Jul 13, 2017

Yang Pasti Pasti

Siang tadi saya turut serta ke daerah Banten untuk bersilaturahmi. Mengunjungi adiknya Abah yang kini sudah tidak bugar lagi.

"Matanya udah nggak jelas. Remang,"
"Iya Ki,"

Si Aki dari lahir hingga kini entah berapa usianya menetap di desa. Mengisi hidupnya menjadi orang yang peduli dengan urusan yang ditinggal saudara-saudaranya yang pergi ke kota. Saat bugar, Aki mengajak saya ke ladang mentimun (atau ketimun, ya?) dan beliau sesehat itu hingga membawa sendiri hasil panennya yang berat.

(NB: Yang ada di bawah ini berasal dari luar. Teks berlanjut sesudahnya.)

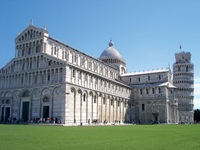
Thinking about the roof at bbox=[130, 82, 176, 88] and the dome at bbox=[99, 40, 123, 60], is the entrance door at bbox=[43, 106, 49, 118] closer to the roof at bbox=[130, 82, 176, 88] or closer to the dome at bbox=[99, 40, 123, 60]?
the roof at bbox=[130, 82, 176, 88]

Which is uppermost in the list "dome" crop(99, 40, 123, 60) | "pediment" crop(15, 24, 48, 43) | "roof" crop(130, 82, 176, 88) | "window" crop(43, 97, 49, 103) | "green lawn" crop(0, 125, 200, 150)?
"dome" crop(99, 40, 123, 60)

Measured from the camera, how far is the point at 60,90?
43.2 metres

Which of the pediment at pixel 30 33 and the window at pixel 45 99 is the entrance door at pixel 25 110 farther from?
the pediment at pixel 30 33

Aki pernah sangat bugar. Lalu, saya bertanya pada diri sendiri: "Apakah menjadi tua dan renta itu pasti?"
Lelah, saya yakin. Bertahan dengan mata rabun yang tidak bisa diringankan dengan kacamata. Bertahan dengan kaki gemetar 24 jam.

Saat sedang bergumul dengan pikiran itu, Ayah mengajak saya melihat makam Abah. Dimana?

"Itu, yang tertutup banyak rumput. Bagian batu itu bagian kepala Abah,"

Cukup sudah mempertanyakan soal menjadi tua dan renta. Yang itu tidak pasti dan saya tahu itu.

Hal pasti yang pasti (eh? hehehe?): Mati. Abah sudah lebih awal. Kita menyusul. Yang biasa merawat makam Abah sudah menyusul. Makanya rumput dan tumbuhan liar sangat banyak padanya.

Saya belum tentu mengalami yang Aki alami: menjadi tua dan renta. Saya akan seperti Abah: pergi menyudahi yang fana dan pura-pura.

Halo, kamu yang baca. Kamu juga.
Semoga kita pergi dengan cara yang baik. Katanya itu perlu diusahakan, bukan kebetulan.

Salam,
Afi.

p.s. Bonus foto tempat Abah kini. Oh Allah, ampuni dosa-dosanya. Terangi kuburnya.